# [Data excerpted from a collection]
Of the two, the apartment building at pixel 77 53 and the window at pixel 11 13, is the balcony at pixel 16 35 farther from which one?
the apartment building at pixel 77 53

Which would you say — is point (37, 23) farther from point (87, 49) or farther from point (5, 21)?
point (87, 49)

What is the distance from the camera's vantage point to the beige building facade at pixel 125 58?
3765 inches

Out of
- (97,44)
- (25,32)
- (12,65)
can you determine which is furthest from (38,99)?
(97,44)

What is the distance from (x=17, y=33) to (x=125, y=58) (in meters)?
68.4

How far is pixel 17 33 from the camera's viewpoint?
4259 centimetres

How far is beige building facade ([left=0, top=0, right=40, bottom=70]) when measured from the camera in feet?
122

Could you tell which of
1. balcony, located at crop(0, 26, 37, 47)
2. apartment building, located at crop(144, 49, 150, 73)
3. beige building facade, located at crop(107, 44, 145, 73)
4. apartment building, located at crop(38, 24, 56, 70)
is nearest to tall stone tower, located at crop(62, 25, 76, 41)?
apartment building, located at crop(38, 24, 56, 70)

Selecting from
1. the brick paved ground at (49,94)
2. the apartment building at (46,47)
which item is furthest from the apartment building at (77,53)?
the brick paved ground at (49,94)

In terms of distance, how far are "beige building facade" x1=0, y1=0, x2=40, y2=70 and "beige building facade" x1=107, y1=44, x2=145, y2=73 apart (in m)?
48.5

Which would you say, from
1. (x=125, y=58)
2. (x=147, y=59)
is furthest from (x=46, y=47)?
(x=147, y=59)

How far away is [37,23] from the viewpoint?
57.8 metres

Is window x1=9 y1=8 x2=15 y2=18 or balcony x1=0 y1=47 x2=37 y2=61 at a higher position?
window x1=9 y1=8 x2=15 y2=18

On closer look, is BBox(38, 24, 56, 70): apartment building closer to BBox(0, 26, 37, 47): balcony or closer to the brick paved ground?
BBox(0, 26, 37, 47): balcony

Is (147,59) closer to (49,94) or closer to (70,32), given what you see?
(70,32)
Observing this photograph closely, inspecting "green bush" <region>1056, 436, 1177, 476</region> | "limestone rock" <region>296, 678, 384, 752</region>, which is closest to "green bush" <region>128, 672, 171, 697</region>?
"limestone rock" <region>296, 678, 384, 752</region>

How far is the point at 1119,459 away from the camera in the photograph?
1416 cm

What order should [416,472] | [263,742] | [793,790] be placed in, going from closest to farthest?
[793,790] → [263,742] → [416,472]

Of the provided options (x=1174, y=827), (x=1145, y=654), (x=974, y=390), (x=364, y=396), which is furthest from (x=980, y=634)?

# [Work required]
Turn the data above into a JSON list of strings with one string per line, leaving out blank lines.

# [Solution to the problem]
[
  "Of the two, the apartment building at pixel 77 53 and the window at pixel 11 13, is the balcony at pixel 16 35 farther from which one?",
  "the apartment building at pixel 77 53",
  "Which would you say — is point (37, 23) farther from point (87, 49) or farther from point (5, 21)?",
  "point (87, 49)",
  "What is the distance from the camera's vantage point to the beige building facade at pixel 125 58?",
  "3765 inches",
  "Out of",
  "- (97,44)",
  "- (25,32)",
  "- (12,65)",
  "can you determine which is furthest from (38,99)?",
  "(97,44)",
  "What is the distance from (x=17, y=33) to (x=125, y=58) (in meters)?",
  "68.4",
  "How far is pixel 17 33 from the camera's viewpoint?",
  "4259 centimetres",
  "How far is beige building facade ([left=0, top=0, right=40, bottom=70]) when measured from the camera in feet?",
  "122",
  "Could you tell which of",
  "1. balcony, located at crop(0, 26, 37, 47)",
  "2. apartment building, located at crop(144, 49, 150, 73)",
  "3. beige building facade, located at crop(107, 44, 145, 73)",
  "4. apartment building, located at crop(38, 24, 56, 70)",
  "is nearest to tall stone tower, located at crop(62, 25, 76, 41)?",
  "apartment building, located at crop(38, 24, 56, 70)",
  "Selecting from",
  "1. the brick paved ground at (49,94)",
  "2. the apartment building at (46,47)",
  "which item is furthest from the apartment building at (77,53)?",
  "the brick paved ground at (49,94)",
  "In terms of distance, how far are \"beige building facade\" x1=0, y1=0, x2=40, y2=70 and \"beige building facade\" x1=107, y1=44, x2=145, y2=73 apart (in m)?",
  "48.5",
  "Which would you say, from",
  "1. (x=125, y=58)",
  "2. (x=147, y=59)",
  "is furthest from (x=46, y=47)?",
  "(x=147, y=59)",
  "How far away is [37,23] from the viewpoint?",
  "57.8 metres",
  "Is window x1=9 y1=8 x2=15 y2=18 or balcony x1=0 y1=47 x2=37 y2=61 at a higher position?",
  "window x1=9 y1=8 x2=15 y2=18",
  "On closer look, is BBox(38, 24, 56, 70): apartment building closer to BBox(0, 26, 37, 47): balcony or closer to the brick paved ground?",
  "BBox(0, 26, 37, 47): balcony",
  "Is (147,59) closer to (49,94) or closer to (70,32), given what you see?",
  "(70,32)",
  "Observing this photograph closely, inspecting \"green bush\" <region>1056, 436, 1177, 476</region> | \"limestone rock\" <region>296, 678, 384, 752</region>, which is closest to \"green bush\" <region>128, 672, 171, 697</region>?",
  "\"limestone rock\" <region>296, 678, 384, 752</region>",
  "How far is the point at 1119,459 away from the camera in the photograph?",
  "1416 cm",
  "What order should [416,472] | [263,742] | [793,790] be placed in, going from closest to farthest?",
  "[793,790] → [263,742] → [416,472]",
  "Of the provided options (x=1174, y=827), (x=1145, y=654), (x=974, y=390), (x=364, y=396), which is furthest from (x=980, y=634)?"
]